< retour aux Articles
On en parle

Rembrandt en eau-forte

Chantal Vérin, le 29 juin 2023

Depuis mai 2021, L’Abbaye royale de Fontevraud aborde une nouvelle page de son histoire avec l’ouverture d’un nouveau musée de France : “Fontevraud, le musée d’Art moderne-collections nationales Martine et Léon Cligman”.

Accolé au plus vaste ensemble monastique d’Europe, et centre d’art d’envergure internationale, le musée a été créé ex-nihilo, grâce à la donation exceptionnelle des époux Cligman. Martine Cligman, épouse d’un industriel esthète et fille d’amateurs éclairés (Pierre et Denise Lévy, généreux donateurs au Musée de Troyes), est elle-même une artiste reconnue sous le nom de Martine !

Rembrandt – Adam et Eve – 1638 – Eau forte

Véritable gageure selon les mots de Dominique Gagneux, qui propose dans ce musée une programmation à la hauteur des exigences dictées par ce haut lieu chargé d’histoire.

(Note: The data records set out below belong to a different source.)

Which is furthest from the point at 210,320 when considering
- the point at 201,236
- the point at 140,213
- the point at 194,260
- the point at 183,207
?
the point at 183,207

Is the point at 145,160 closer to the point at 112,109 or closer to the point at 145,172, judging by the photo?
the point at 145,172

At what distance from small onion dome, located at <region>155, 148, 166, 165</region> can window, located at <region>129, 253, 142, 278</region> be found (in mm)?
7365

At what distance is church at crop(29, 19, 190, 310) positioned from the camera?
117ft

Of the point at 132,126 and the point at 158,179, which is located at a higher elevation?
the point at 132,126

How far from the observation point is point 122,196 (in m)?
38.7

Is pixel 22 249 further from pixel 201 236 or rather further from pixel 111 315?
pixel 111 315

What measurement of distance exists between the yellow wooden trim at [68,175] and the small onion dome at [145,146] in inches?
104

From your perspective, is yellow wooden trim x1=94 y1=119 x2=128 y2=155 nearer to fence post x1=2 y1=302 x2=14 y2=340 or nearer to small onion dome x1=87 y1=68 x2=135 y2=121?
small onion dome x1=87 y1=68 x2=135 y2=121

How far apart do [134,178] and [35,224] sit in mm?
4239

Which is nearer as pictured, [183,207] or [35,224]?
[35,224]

Après l’exposition “Métamorphoses. Dans l’art de Claude Monet“, le musée poursuit sa présentation de figures majeures de l’histoire de l’art. “Rembrandt en eau-forte invite à la découverte de l’œuvre en noir et blanc de Rembrandt van Rijn (1606-1669) à travers sa pratique d’aquafortiste. 

Rembrandt – Saint-Jérôme dans une chambre obscure – 1642

La centaine d’œuvres graphiques, souvent fragiles, et de ce fait rarement montrées, prêtées par le fonds Glénat à Grenoble, le musée du Petit Palais et la Fondation Custodia à Paris révèlent la parfaite maîtrise de la technique de la gravure par Rembrandt, qui, entre 1628 et 1665, a réalisé quelque trois cents estampes.

Les commissaires Dominique Gagneux, directrice, et Gatien Du Bois, chargé de projets, ont mis l’accent, plutôt qu’une présentation thématique convenue (portraits, paysages, sujets bibliques, mythologiques), sur les divers moyens esthétiques (clair-obscur, hachures, accumulations, trouées, cadrage), par lesquels Rembrandt parvient à saisir une expression, évoquer des états d’âme, créer du mouvement, ou encore accentuer un effet dramatique. La cohérence du regard se trouve renforcée par ce décloisonnement.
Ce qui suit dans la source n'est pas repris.